Finite-dimensional pointed Hopf algebras with alternating groups are trivial

TL;DR

This paper proves that finite-dimensional pointed Hopf algebras with alternating or symmetric groups as their group of group-likes are trivial, by showing their associated Nichols algebras are infinite-dimensional, except for specific known cases.

Contribution

It establishes that all Nichols algebras over alternating groups are infinite-dimensional, leading to the classification that such Hopf algebras are essentially trivial, with some exceptions for symmetric groups.

Findings

Nichols algebras over A_m are infinite-dimensional for m>4

Most Nichols algebras over S_m are infinite-dimensional, except specific cases

Simple racks from symmetric groups mostly lead to infinite-dimensional Nichols algebras

Abstract

It is shown that Nichols algebras over alternating groups A_m, m>4, are infinite dimensional. This proves that any complex finite dimensional pointed Hopf algebra with group of group-likes isomorphic to A_m is isomorphic to the group algebra.

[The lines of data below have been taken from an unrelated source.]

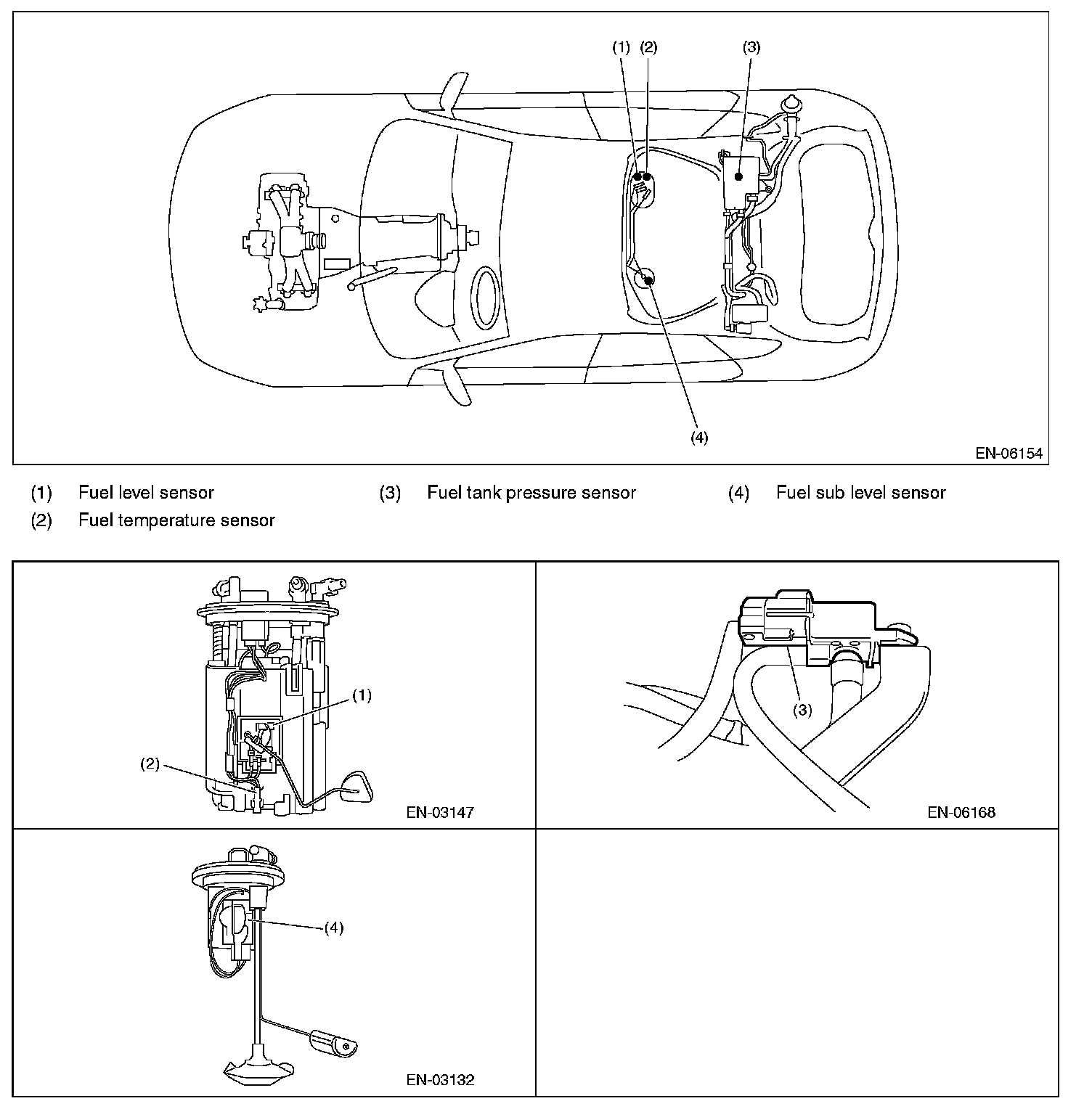 (1) (2) (3)

(4)

EN-06154

(1) Fuel level sensor
(2) Fuel temperature sensor
(3) Fuel tank pressure sensor
(4) Fuel sub level sensor

(1)

(2)

EN-03147

(3)

EN-06168

(4)

EN-03132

In a similar fashion, it is shown that the Nichols algebras over the symmetric groups S_m are all infinite-dimensional, except maybe those related to the transpositions considered in [FK], and the class of type (2,3) in S_5. We also show that any simple rack X arising from a symmetric group, with the exception of a small list, collapse, in the sense that the Nichols algebra of (X,q) is infinite dimensional, for q an arbitrary cocycle. arXiv:0904.3978 is included here.